Maersk accélère sa décarbonation

Le leader mondial du fret a décidé de raccourcir d’une décennie l’horizon de son objectif zéro carbone. Une décision motivée entre autres par les pressions du marché.

Pour Maersk, l’objectif d’émission net en carbone ne sera plus en 2050, mais dix ans plus tôt. Ainsi que l’ont annoncé les responsables de l’entreprise mercredi 12 janvier. À en croire la directrice générale du groupe, Henriette Hallberg Thygesen, ce réajustement devait de toute façon advenir, car, affirme-t-elle auprès de Reuters, « les précédents objectifs climatiques n’étaient pas très spécifiques ».

Le numéro un mondial de transport maritime des conteneurs s’était en effet promis il y a quatre ans d’atteindre la neutralité carbone en 2050, en comptant notamment sur le développement progressif du secteur des carburants dits propres et les nouveaux moyens de décarbonation des chaînes d’approvisionnement.

Marché plus enclin à la décarbonation

Justement, les évolutions constatées dans ces secteurs semblent avoir convaincu Maersk de la possibilité d’une décarbonation plus tôt. Henriette Hallberg Thygesen cite à cet effet les avancées technologiques dans l’industrie du transport du fret, dont le développement de navires de moins en moins gourmands en énergies polluantes. À l’image du méthanol neutre en carbone auquel la firme danoise se convertit depuis. Elle a passé commande de douze navires au total roulant à l’aide de ce carburant à ce jour.

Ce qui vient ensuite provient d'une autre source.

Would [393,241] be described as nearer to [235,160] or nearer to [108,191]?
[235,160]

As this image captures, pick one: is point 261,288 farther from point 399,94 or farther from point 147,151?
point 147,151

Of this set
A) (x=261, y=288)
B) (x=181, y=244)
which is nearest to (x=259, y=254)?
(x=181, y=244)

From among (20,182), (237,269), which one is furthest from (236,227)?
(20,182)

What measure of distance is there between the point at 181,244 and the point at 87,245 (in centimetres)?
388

Maersk dont les objectifs climatiques concernent l’ensemble de ses activités, y compris les émissions indirectes de dioxyde de carbone, a fixé l’horizon intermédiaire à 2030. La société espère à cette échéance, une réduction de 50 % et de 70% de ses émissions, respectivement pour chaque conteneur transporté et les terminaux sous son contrôle. Plus globalement, le géant du fret maritime prévoit de mener le quart du volume de cette activité grâce au biocarburant d’ici la fin de cette décennie.

Besoins du marché  

Sa patronne est d’ores et déjà dans ce cadre, en négociations pour un approvisionnement conséquent en énergie verte, la clé de cette ambition climatique actualisée. Cela ne sera pas une mince affaire au regard du coût encore relativement élevé de ces nouveaux carburants. Mais Maersk, comme nombre de ses concurrents ont-ils vraiment le choix ? Sollicité à 90% par le commerce international, le secteur du transport maritime dont les émissions de Co2 représentent 3% du total mondial est pressé de toute part d’opérer sa décarbonation. À tel point que les groupes comme Amazon et Ikea ont récemment émis le vœu de voir des cargos neutres en carbone dès 2040.